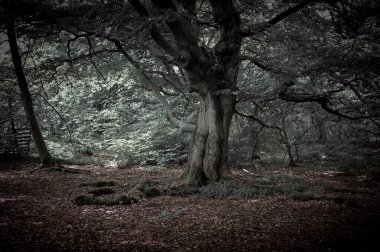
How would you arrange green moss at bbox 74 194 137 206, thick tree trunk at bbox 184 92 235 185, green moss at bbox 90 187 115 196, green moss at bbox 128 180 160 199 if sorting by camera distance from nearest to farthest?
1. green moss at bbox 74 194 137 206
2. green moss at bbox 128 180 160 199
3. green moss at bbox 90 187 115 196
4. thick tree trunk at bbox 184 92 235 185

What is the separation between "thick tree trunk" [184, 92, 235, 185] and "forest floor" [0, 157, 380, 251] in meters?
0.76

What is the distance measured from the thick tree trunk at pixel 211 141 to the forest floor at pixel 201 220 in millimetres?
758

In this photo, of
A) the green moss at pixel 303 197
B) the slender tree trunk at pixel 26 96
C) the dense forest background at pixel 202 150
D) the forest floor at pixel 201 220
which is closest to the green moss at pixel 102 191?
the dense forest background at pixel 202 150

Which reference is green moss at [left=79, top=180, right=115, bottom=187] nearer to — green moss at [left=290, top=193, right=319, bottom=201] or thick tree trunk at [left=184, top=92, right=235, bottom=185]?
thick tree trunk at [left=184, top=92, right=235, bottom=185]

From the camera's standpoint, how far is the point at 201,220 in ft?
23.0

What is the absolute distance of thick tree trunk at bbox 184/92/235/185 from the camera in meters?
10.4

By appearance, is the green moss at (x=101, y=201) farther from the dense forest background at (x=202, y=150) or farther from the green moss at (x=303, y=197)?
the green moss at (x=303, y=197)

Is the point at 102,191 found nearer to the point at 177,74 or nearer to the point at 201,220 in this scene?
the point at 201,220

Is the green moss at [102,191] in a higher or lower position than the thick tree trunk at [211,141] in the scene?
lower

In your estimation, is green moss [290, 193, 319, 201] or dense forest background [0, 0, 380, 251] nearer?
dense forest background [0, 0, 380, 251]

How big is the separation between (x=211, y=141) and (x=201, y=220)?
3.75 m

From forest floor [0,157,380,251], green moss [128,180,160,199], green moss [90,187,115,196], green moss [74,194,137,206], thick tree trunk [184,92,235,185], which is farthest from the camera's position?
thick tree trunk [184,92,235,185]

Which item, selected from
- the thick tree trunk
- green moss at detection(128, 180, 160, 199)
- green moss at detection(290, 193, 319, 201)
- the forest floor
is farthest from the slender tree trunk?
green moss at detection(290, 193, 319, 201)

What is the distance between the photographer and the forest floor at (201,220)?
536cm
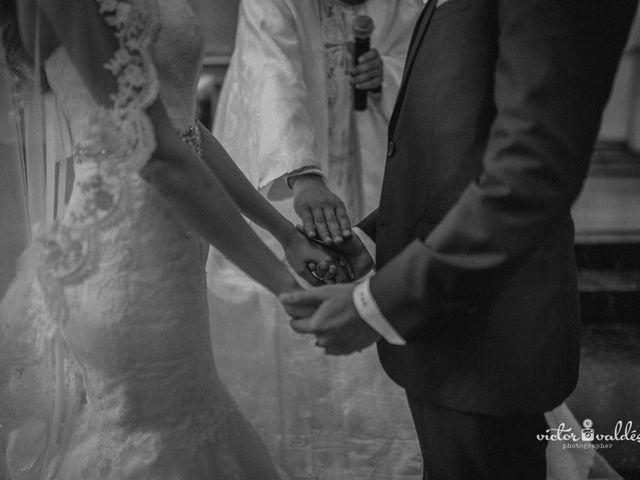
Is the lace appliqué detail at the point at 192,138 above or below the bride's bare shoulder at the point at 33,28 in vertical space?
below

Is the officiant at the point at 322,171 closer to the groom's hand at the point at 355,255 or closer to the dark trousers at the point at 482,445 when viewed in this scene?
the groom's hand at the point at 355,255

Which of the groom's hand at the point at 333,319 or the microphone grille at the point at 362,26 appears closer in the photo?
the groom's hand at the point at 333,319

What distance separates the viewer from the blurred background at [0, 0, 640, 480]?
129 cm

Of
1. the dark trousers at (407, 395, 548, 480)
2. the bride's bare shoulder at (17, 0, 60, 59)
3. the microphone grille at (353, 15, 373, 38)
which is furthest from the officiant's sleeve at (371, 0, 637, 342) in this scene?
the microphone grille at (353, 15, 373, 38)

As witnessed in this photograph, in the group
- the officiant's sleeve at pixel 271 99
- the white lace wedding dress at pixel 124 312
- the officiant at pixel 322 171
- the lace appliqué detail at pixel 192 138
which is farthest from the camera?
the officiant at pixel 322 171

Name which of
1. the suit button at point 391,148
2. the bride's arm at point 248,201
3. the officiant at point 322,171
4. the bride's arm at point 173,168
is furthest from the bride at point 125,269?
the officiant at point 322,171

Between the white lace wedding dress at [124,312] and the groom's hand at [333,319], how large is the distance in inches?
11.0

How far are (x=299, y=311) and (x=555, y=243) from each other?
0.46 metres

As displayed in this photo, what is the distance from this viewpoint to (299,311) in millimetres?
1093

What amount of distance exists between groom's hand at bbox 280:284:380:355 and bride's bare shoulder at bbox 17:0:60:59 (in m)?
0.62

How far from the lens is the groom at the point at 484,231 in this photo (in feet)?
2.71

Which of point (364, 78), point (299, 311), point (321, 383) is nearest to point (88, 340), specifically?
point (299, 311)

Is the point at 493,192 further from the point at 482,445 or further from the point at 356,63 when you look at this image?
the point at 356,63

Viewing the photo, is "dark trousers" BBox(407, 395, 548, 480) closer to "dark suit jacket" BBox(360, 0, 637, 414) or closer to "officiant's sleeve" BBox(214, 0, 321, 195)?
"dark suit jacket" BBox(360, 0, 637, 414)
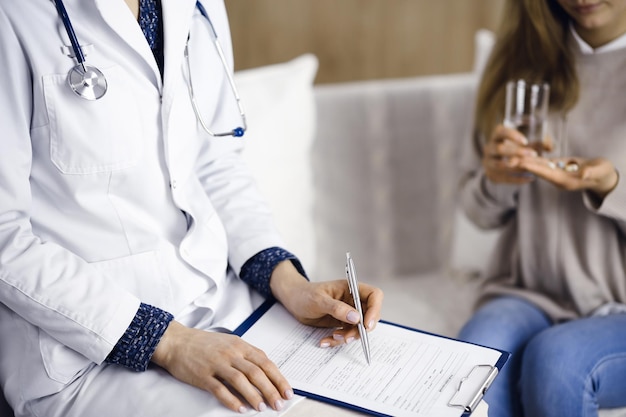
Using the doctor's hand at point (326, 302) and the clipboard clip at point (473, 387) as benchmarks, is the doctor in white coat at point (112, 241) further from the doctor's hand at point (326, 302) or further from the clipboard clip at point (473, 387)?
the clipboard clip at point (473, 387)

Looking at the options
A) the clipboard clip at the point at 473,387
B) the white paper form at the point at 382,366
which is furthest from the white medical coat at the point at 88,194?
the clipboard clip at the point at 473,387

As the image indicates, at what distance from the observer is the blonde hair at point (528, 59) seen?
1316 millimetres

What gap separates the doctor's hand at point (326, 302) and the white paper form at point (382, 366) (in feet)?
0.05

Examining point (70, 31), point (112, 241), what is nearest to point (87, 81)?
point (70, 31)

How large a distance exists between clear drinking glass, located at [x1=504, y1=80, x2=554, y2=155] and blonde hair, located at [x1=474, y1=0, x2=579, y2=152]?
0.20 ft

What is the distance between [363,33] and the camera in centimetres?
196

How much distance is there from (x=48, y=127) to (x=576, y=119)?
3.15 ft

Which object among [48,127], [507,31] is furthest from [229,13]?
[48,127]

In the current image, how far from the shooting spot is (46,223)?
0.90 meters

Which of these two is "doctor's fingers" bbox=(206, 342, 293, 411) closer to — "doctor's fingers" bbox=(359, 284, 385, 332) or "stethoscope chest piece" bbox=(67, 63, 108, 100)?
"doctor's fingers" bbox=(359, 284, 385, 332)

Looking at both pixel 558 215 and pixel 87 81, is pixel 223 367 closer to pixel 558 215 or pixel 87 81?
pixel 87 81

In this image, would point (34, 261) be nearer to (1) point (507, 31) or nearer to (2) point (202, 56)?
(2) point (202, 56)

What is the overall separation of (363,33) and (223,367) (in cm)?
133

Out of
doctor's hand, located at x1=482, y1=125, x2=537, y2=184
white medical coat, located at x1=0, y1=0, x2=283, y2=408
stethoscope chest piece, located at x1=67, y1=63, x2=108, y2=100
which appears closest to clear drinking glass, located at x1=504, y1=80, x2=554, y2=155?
====
**Given task**
Reproduce every one of the records above word for word, omitting the pictures.

**Result of this exercise**
How would you arrange green moss at bbox 74 194 137 206, thick tree trunk at bbox 184 92 235 185, green moss at bbox 90 187 115 196, green moss at bbox 128 180 160 199 if sorting by camera distance from nearest to farthest?
1. green moss at bbox 74 194 137 206
2. green moss at bbox 128 180 160 199
3. green moss at bbox 90 187 115 196
4. thick tree trunk at bbox 184 92 235 185

What is the separation between "thick tree trunk" [184, 92, 235, 185] and "forest floor" [0, 157, 380, 251] in meters?
0.76

What is the distance measured from the thick tree trunk at pixel 211 141 to the forest floor at pixel 201 220 in millimetres?
758

In this photo, of
A) the green moss at pixel 303 197
B) the slender tree trunk at pixel 26 96
C) the dense forest background at pixel 202 150
D) the forest floor at pixel 201 220
which is closest to the green moss at pixel 102 191?
the dense forest background at pixel 202 150

Which reference is green moss at [left=79, top=180, right=115, bottom=187] nearer to — green moss at [left=290, top=193, right=319, bottom=201] or thick tree trunk at [left=184, top=92, right=235, bottom=185]?
thick tree trunk at [left=184, top=92, right=235, bottom=185]

From the camera's standpoint, how far is the point at 201,220 in ft?
23.0

What is the absolute distance of thick tree trunk at bbox 184/92/235/185 from the camera in meters?
10.4

By appearance, is the green moss at (x=101, y=201) farther from the dense forest background at (x=202, y=150) or farther from the green moss at (x=303, y=197)?
the green moss at (x=303, y=197)

Is the point at 102,191 found nearer to the point at 177,74 or nearer to the point at 201,220 in this scene?
the point at 201,220

Is the green moss at [102,191] in a higher or lower position than the thick tree trunk at [211,141] in the scene?
lower

In your estimation, is green moss [290, 193, 319, 201] or dense forest background [0, 0, 380, 251] nearer?
dense forest background [0, 0, 380, 251]

How big is the separation between (x=211, y=141) and (x=201, y=220)?
3.75 m

From forest floor [0,157,380,251], green moss [128,180,160,199], green moss [90,187,115,196], green moss [74,194,137,206], thick tree trunk [184,92,235,185], which is farthest from the camera's position?
thick tree trunk [184,92,235,185]

Which item, selected from
- the thick tree trunk
- green moss at detection(128, 180, 160, 199)
- green moss at detection(290, 193, 319, 201)
- the forest floor
is farthest from the slender tree trunk?
green moss at detection(290, 193, 319, 201)

What is the distance between the photographer and the forest floor at (201,220)?
536cm
Is the lace appliqué detail at the point at 192,138 above or below the bride's bare shoulder at the point at 33,28 in vertical space?
below

Is the officiant at the point at 322,171 closer to the groom's hand at the point at 355,255 or closer to the dark trousers at the point at 482,445 when viewed in this scene?
the groom's hand at the point at 355,255

Which of the groom's hand at the point at 333,319 or the microphone grille at the point at 362,26 appears closer in the photo?
the groom's hand at the point at 333,319

What distance separates the viewer from the blurred background at [0, 0, 640, 480]?
129 cm

Of
1. the dark trousers at (407, 395, 548, 480)
2. the bride's bare shoulder at (17, 0, 60, 59)
3. the microphone grille at (353, 15, 373, 38)
which is furthest from the officiant's sleeve at (371, 0, 637, 342) in this scene?
the microphone grille at (353, 15, 373, 38)

As witnessed in this photograph, in the group
- the officiant's sleeve at pixel 271 99
- the white lace wedding dress at pixel 124 312
- the officiant at pixel 322 171
- the lace appliqué detail at pixel 192 138
which is farthest from the camera?
the officiant at pixel 322 171

Name which of
1. the suit button at point 391,148
2. the bride's arm at point 248,201
3. the officiant at point 322,171
4. the bride's arm at point 173,168
is furthest from the bride at point 125,269?
the officiant at point 322,171

Between the white lace wedding dress at [124,312] and the groom's hand at [333,319], how large is the distance in inches?
11.0

How far are (x=299, y=311) and (x=555, y=243) from each other?
0.46 metres

As displayed in this photo, what is the distance from this viewpoint to (299,311) in millimetres?
1093

What amount of distance exists between groom's hand at bbox 280:284:380:355 and bride's bare shoulder at bbox 17:0:60:59 (in m)?
0.62

How far from the lens is the groom at the point at 484,231 in this photo (in feet)?
2.71

Which of point (364, 78), point (299, 311), point (321, 383) is nearest to point (88, 340), specifically?
point (299, 311)

Is the point at 493,192 further from the point at 482,445 or further from the point at 356,63 when you look at this image?
the point at 356,63

Viewing the photo, is "dark trousers" BBox(407, 395, 548, 480) closer to "dark suit jacket" BBox(360, 0, 637, 414) or closer to "officiant's sleeve" BBox(214, 0, 321, 195)?
"dark suit jacket" BBox(360, 0, 637, 414)
Using the doctor's hand at point (326, 302) and the clipboard clip at point (473, 387) as benchmarks, is the doctor in white coat at point (112, 241) further from the doctor's hand at point (326, 302) or further from the clipboard clip at point (473, 387)?
the clipboard clip at point (473, 387)

Looking at the options
A) the clipboard clip at the point at 473,387
B) the white paper form at the point at 382,366
which is furthest from the white medical coat at the point at 88,194?
the clipboard clip at the point at 473,387

As the image indicates, at what distance from the observer is the blonde hair at point (528, 59) seen?
1316 millimetres

What gap separates the doctor's hand at point (326, 302) and the white paper form at point (382, 366) (in feet)?
0.05

Examining point (70, 31), point (112, 241), what is nearest to point (87, 81)?
point (70, 31)

How large a distance exists between clear drinking glass, located at [x1=504, y1=80, x2=554, y2=155] and blonde hair, located at [x1=474, y1=0, x2=579, y2=152]?
0.20 ft

What is the distance between [363,33] and the camera in centimetres?
196

How much distance is there from (x=48, y=127) to (x=576, y=119)?
3.15 ft

Which object among [48,127], [507,31] is furthest from [229,13]?
[48,127]

In the current image, how far from the shooting spot is (46,223)?
0.90 meters

Which of these two is "doctor's fingers" bbox=(206, 342, 293, 411) closer to — "doctor's fingers" bbox=(359, 284, 385, 332) or "stethoscope chest piece" bbox=(67, 63, 108, 100)?
"doctor's fingers" bbox=(359, 284, 385, 332)

Looking at both pixel 558 215 and pixel 87 81, is pixel 223 367 closer to pixel 558 215 or pixel 87 81?
pixel 87 81

In this image, would point (34, 261) be nearer to (1) point (507, 31) or nearer to (2) point (202, 56)?
(2) point (202, 56)

What is the overall separation of (363,33) and (223,367) (in cm)?
133

Out of
doctor's hand, located at x1=482, y1=125, x2=537, y2=184
white medical coat, located at x1=0, y1=0, x2=283, y2=408
stethoscope chest piece, located at x1=67, y1=63, x2=108, y2=100
which appears closest to clear drinking glass, located at x1=504, y1=80, x2=554, y2=155?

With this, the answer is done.